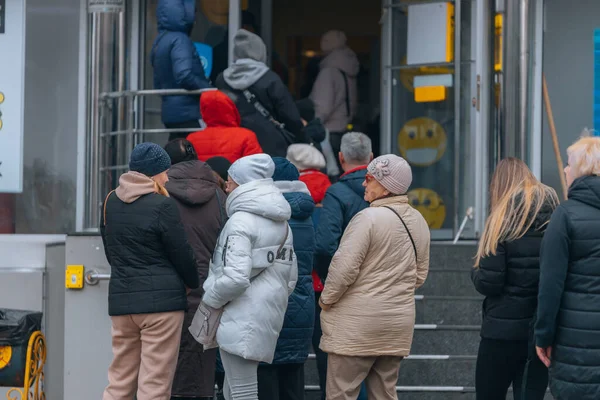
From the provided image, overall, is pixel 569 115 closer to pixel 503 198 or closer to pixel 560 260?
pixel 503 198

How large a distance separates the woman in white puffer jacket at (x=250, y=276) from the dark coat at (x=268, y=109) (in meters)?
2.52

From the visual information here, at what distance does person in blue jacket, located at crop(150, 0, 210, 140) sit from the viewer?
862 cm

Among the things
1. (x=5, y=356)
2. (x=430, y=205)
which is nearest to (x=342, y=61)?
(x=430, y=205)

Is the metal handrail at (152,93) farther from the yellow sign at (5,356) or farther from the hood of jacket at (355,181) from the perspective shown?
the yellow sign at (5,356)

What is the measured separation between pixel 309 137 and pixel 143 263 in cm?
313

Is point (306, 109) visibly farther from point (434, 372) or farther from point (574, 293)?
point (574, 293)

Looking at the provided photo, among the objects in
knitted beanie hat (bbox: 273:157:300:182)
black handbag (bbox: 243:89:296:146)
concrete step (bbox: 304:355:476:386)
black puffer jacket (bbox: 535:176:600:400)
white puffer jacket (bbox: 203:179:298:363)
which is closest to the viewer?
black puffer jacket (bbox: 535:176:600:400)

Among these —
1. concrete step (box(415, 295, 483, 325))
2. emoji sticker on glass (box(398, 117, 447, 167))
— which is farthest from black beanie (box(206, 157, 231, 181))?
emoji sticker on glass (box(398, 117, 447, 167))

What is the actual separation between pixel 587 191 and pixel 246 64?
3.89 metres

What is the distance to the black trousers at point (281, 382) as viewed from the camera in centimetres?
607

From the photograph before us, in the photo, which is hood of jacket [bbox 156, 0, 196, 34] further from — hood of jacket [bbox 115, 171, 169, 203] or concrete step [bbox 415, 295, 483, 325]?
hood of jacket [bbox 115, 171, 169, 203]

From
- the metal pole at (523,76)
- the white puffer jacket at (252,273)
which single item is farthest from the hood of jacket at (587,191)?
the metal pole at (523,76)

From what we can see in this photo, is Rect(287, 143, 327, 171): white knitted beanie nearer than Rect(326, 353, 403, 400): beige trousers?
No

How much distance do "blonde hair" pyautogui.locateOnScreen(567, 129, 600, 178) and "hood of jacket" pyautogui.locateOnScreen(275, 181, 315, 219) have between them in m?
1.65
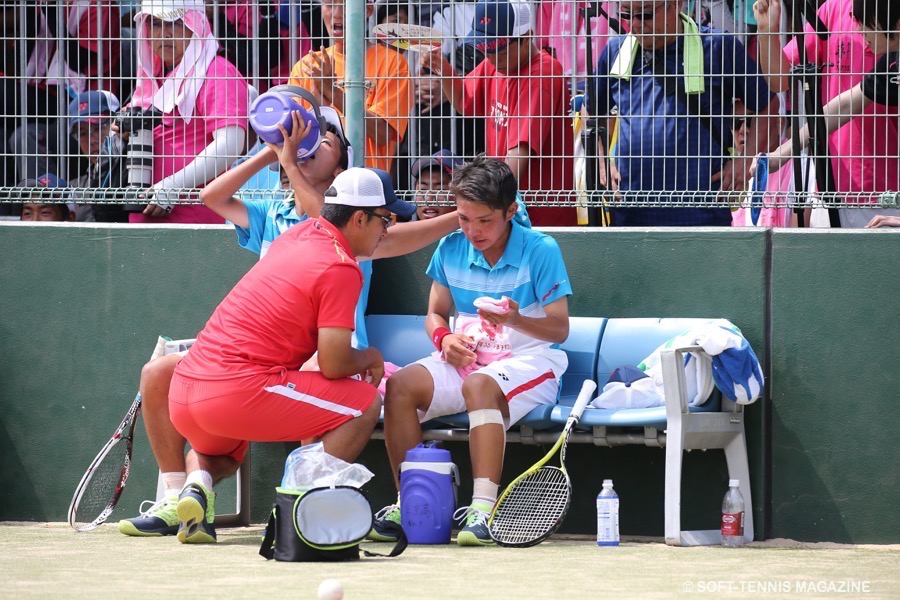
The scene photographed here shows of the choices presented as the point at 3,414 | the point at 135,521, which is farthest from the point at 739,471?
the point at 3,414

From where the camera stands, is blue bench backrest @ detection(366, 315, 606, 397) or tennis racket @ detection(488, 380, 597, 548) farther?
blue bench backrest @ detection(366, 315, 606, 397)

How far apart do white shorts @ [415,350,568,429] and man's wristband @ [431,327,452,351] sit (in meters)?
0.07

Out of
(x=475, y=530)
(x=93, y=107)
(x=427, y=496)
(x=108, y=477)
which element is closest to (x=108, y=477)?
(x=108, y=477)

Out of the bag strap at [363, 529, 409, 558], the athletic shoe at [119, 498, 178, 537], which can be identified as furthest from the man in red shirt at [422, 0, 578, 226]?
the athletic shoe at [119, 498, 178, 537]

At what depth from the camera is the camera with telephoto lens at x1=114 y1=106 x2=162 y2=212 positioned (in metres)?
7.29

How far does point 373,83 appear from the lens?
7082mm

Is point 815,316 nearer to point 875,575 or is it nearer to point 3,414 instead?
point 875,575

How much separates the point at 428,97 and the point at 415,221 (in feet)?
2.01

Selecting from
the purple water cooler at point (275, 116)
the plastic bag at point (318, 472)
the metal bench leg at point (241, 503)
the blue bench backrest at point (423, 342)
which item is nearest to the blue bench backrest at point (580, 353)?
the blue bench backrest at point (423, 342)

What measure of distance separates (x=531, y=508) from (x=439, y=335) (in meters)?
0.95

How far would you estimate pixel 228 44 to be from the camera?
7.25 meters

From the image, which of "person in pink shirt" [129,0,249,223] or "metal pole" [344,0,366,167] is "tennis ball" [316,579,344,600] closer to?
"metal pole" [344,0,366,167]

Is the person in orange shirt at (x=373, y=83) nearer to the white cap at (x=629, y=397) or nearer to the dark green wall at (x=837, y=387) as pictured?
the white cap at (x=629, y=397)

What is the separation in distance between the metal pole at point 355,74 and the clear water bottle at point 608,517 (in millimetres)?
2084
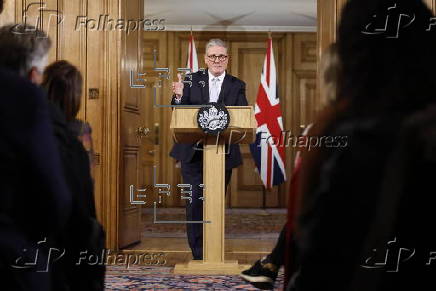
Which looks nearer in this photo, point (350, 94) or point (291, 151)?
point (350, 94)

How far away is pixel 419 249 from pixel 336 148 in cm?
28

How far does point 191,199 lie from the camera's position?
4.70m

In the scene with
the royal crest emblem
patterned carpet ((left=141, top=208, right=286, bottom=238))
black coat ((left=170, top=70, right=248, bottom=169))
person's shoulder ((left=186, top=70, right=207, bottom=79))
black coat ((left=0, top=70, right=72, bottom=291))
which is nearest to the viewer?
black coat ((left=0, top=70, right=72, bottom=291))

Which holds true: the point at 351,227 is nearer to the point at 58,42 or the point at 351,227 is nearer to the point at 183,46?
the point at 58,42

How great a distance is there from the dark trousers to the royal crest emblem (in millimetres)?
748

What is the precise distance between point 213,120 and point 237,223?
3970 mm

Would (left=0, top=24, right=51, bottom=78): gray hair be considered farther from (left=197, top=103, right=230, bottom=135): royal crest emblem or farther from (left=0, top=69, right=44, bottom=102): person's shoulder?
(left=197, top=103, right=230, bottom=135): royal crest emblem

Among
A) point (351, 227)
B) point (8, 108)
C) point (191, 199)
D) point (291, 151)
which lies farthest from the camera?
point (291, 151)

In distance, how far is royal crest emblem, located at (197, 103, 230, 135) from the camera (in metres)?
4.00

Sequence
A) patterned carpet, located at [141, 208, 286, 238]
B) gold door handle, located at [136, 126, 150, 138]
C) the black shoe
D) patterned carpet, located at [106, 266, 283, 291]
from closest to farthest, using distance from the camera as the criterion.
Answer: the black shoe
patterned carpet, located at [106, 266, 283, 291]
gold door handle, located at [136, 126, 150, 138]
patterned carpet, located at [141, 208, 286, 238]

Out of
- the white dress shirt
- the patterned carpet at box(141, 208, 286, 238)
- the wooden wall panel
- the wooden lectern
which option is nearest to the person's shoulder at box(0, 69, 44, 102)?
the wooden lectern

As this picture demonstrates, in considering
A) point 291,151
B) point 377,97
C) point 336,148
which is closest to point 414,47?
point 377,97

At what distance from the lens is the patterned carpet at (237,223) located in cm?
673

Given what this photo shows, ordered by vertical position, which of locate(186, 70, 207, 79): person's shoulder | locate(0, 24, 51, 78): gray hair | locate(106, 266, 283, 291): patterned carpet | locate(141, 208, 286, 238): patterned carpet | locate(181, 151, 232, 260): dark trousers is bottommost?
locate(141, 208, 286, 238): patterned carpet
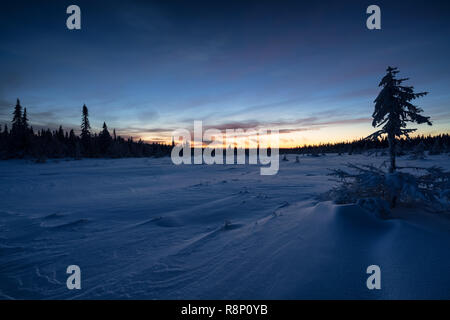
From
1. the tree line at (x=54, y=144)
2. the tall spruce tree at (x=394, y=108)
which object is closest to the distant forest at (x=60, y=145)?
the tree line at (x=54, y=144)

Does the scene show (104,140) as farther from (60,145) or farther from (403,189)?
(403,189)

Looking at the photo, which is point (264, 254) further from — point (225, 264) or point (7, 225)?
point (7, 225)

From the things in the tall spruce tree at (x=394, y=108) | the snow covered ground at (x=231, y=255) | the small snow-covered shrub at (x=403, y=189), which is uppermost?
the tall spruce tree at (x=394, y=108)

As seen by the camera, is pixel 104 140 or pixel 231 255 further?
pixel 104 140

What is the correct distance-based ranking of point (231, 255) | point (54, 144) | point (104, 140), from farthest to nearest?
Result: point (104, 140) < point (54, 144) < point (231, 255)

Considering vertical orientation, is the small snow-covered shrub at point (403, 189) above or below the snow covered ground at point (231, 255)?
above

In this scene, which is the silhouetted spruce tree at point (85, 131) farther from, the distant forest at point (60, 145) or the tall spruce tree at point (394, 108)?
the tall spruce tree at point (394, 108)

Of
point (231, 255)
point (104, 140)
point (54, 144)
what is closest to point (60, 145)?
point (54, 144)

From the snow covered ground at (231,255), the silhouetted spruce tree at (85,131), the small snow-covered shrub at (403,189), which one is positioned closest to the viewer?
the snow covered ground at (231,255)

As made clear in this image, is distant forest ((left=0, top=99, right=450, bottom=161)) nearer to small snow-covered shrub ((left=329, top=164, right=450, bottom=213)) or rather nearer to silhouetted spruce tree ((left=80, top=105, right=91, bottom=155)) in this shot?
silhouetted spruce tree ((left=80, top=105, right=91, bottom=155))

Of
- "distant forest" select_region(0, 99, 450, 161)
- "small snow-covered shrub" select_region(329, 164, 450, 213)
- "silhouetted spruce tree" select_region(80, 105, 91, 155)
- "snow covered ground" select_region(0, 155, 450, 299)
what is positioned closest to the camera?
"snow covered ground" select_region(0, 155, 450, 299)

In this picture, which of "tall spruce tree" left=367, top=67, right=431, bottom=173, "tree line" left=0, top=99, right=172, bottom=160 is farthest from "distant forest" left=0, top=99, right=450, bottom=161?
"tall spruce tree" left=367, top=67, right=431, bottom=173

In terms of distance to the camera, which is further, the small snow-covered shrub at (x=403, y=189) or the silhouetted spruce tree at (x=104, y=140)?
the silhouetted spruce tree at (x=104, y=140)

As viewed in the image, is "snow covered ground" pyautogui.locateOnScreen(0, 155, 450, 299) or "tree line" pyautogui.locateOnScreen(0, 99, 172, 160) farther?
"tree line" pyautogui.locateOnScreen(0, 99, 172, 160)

**Task to complete:** Everything from the line containing "In this scene, which" to the last line of the entries above should be quoted exactly, and only that.

**Answer to this problem:**
In this scene, which is the silhouetted spruce tree at point (85, 131) farther from, the distant forest at point (60, 145) or the tall spruce tree at point (394, 108)?
the tall spruce tree at point (394, 108)

Of
point (231, 255)
point (104, 140)
point (54, 144)
what is closest to point (60, 145)?
point (54, 144)

From the snow covered ground at (231,255), the silhouetted spruce tree at (85,131), the small snow-covered shrub at (403,189), which one is positioned closest to the viewer?
the snow covered ground at (231,255)

As made clear in this image, is distant forest ((left=0, top=99, right=450, bottom=161)) nearer to small snow-covered shrub ((left=329, top=164, right=450, bottom=213)) or rather nearer to silhouetted spruce tree ((left=80, top=105, right=91, bottom=155)) in this shot?
silhouetted spruce tree ((left=80, top=105, right=91, bottom=155))

Of
- "distant forest" select_region(0, 99, 450, 161)
- "small snow-covered shrub" select_region(329, 164, 450, 213)
- "silhouetted spruce tree" select_region(80, 105, 91, 155)
- "snow covered ground" select_region(0, 155, 450, 299)
what is positioned closest to the camera?
"snow covered ground" select_region(0, 155, 450, 299)

In this picture, which of "tall spruce tree" left=367, top=67, right=431, bottom=173, "tree line" left=0, top=99, right=172, bottom=160 is farthest from "distant forest" left=0, top=99, right=450, bottom=161?
"tall spruce tree" left=367, top=67, right=431, bottom=173

In terms of distance to the camera, which is further, the small snow-covered shrub at (x=403, y=189) or the silhouetted spruce tree at (x=104, y=140)?
the silhouetted spruce tree at (x=104, y=140)

As viewed in the image, is "snow covered ground" pyautogui.locateOnScreen(0, 155, 450, 299) or "tree line" pyautogui.locateOnScreen(0, 99, 172, 160) farther?
"tree line" pyautogui.locateOnScreen(0, 99, 172, 160)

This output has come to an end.